Dystonia musculorum deformans is a disorder commonly develops during childhood and getting worse as the children grow older. Generally dystonia musculorum deformans is characterized by generalized prolonged dystonia. Initially the patient’s foot is inverted and as the disease progress the patient may suffer from scoliosis and growth retardation. The late signs may include dysarthria, contracture of the limb and bizarre as well as twisted posture.
Huntington’s disease is characterized by progressive decline in mental function/intellectual level. This will later lead to emotional lability and dementia. The pre terminal stages of the Huntington’s disease are characterized by dystonic movement. The patient may also present with facial grimacing, dysphagia, dysarthria and prancing, wide based gait.
Hallervorden - Spatz disease is also presented with progressive decline in intellectual level. Hallervorden -Spatz disease is a degenerative disease. It is characterized by dystonic movement of the trunk, ataxia, generalized rigidity, myoclonus and chorea athetosis.

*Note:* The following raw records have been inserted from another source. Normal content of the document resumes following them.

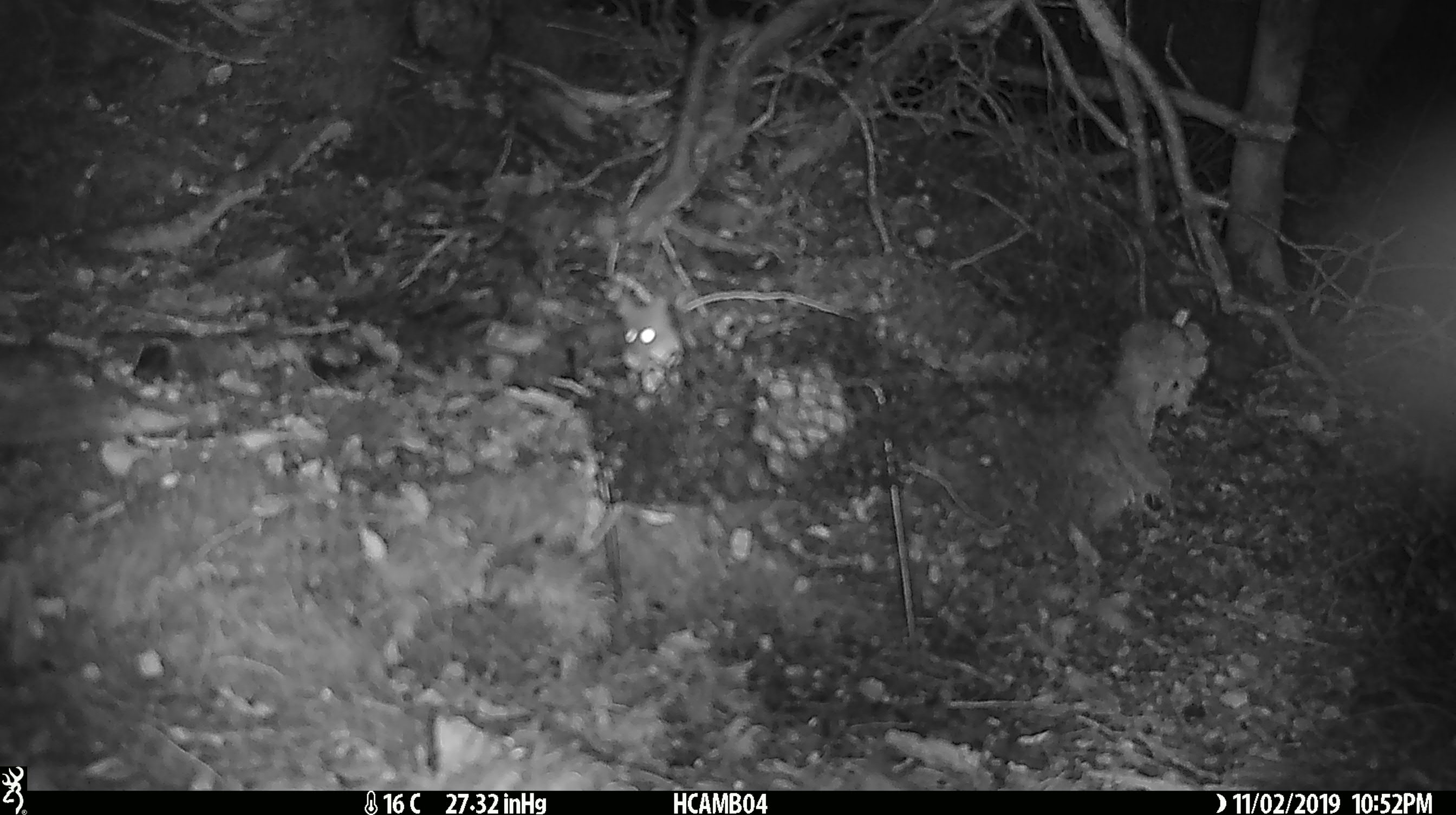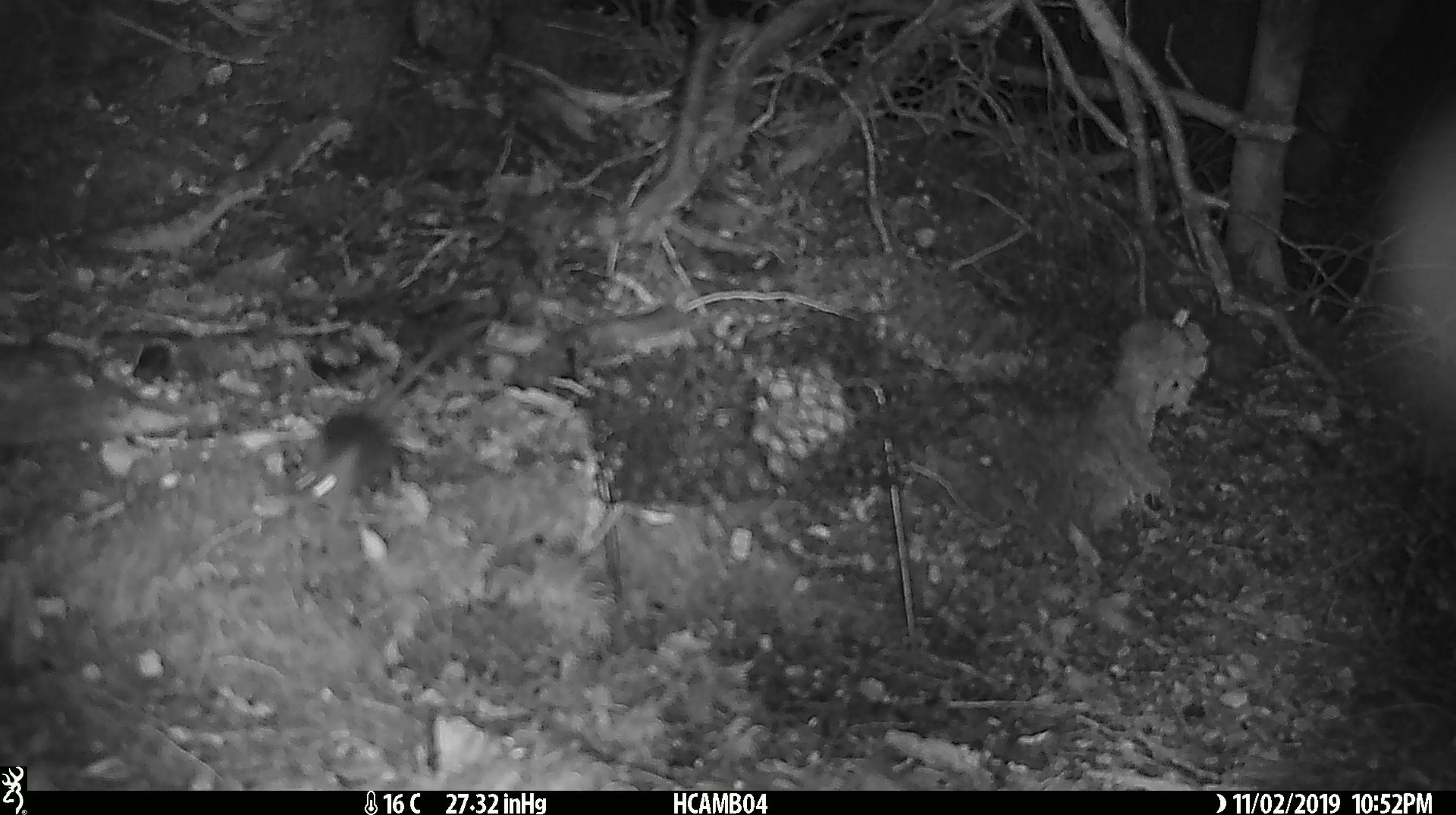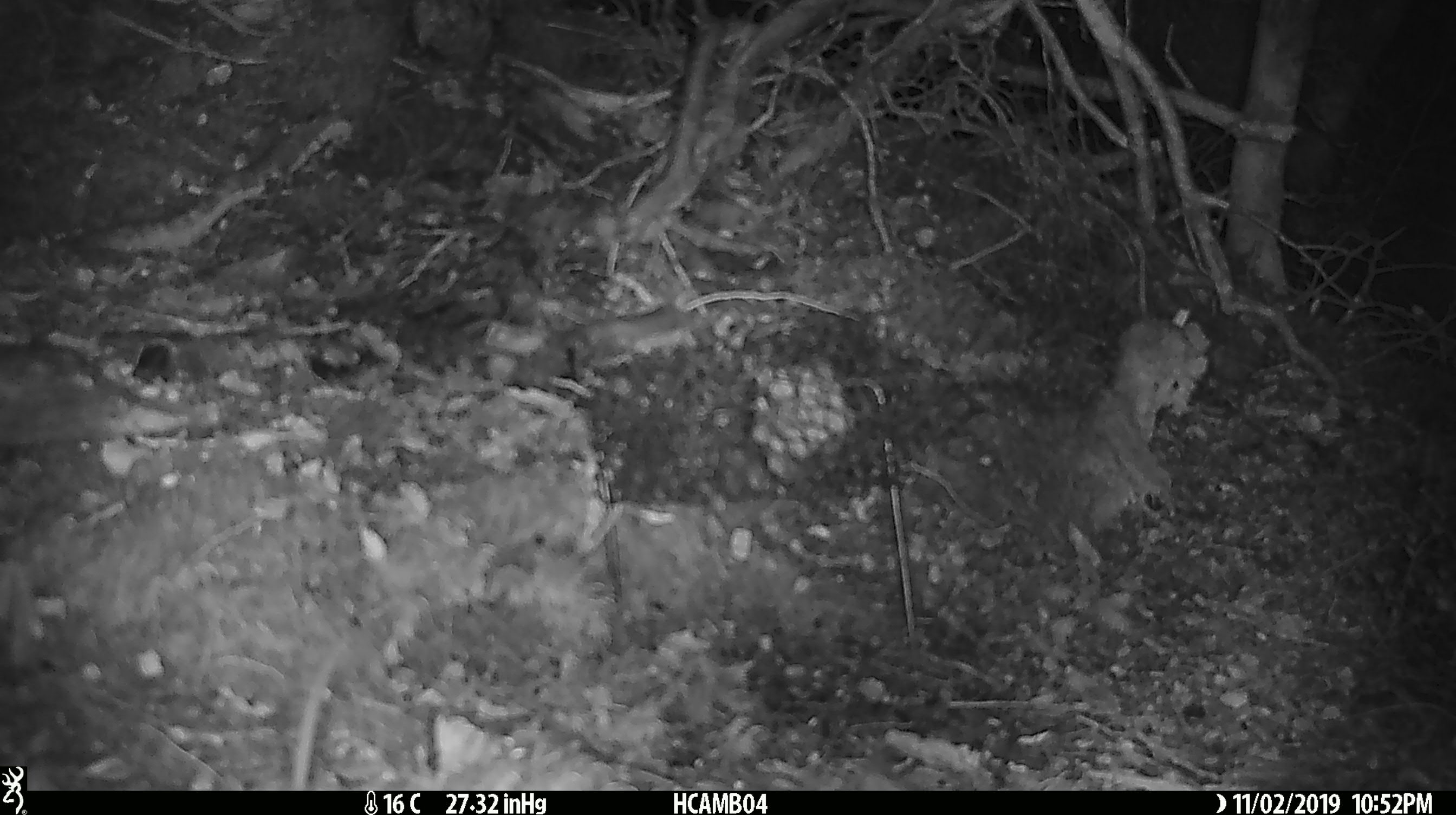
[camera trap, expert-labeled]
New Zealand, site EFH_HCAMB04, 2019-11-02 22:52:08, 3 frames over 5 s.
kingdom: Animalia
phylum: Chordata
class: Mammalia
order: Rodentia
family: Muridae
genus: Mus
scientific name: Mus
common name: mouse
Mouse (Mus).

There are also a few drugs which leads to dystonia. Acute cases of facial dystonia is caused by intake of loxapine, haloperidol ( antipsychotic),metoclopramide (antiemetic), metyrosine, risperidone and excessive doses of levodopa. Dystonia may also related to 3 types of phenothiazines (drugs). Carphenazine and acetophenazine are piperazine phenothiazines drugs which is frequently caused dystonia. Other drugs such as piperidines and chlorpromazine rarely cause dystonia.
In children, dystonia is rarely present. Children typically don’t show any sign of dystonia before they able to walk or before 10 years of age. In children dystonia is commonly caused by athetoid cerebral palsy, Fahr’s syndrome, the residual effect of anoxia at birth and dystonia musculorum deformans.